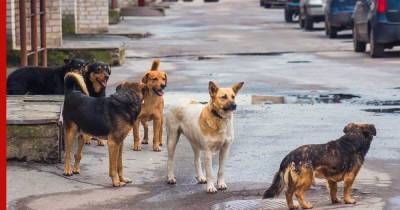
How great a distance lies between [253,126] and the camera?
13742mm

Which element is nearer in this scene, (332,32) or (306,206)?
(306,206)

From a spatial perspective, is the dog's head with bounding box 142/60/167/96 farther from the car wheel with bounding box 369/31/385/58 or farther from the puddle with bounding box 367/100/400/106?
the car wheel with bounding box 369/31/385/58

##############################

▶ Goal
Reproduce every line of the entries above word for word, leaving out the pictures.

▶ Response to the task
How great a distance lies between [253,126] and the camera?
13742mm

Which element is nearer in this scene, (332,32) or (306,206)?
(306,206)

From a spatial perspective, is the dog's head with bounding box 142/60/167/96 farther from the car wheel with bounding box 369/31/385/58 or farther from the puddle with bounding box 367/100/400/106?
the car wheel with bounding box 369/31/385/58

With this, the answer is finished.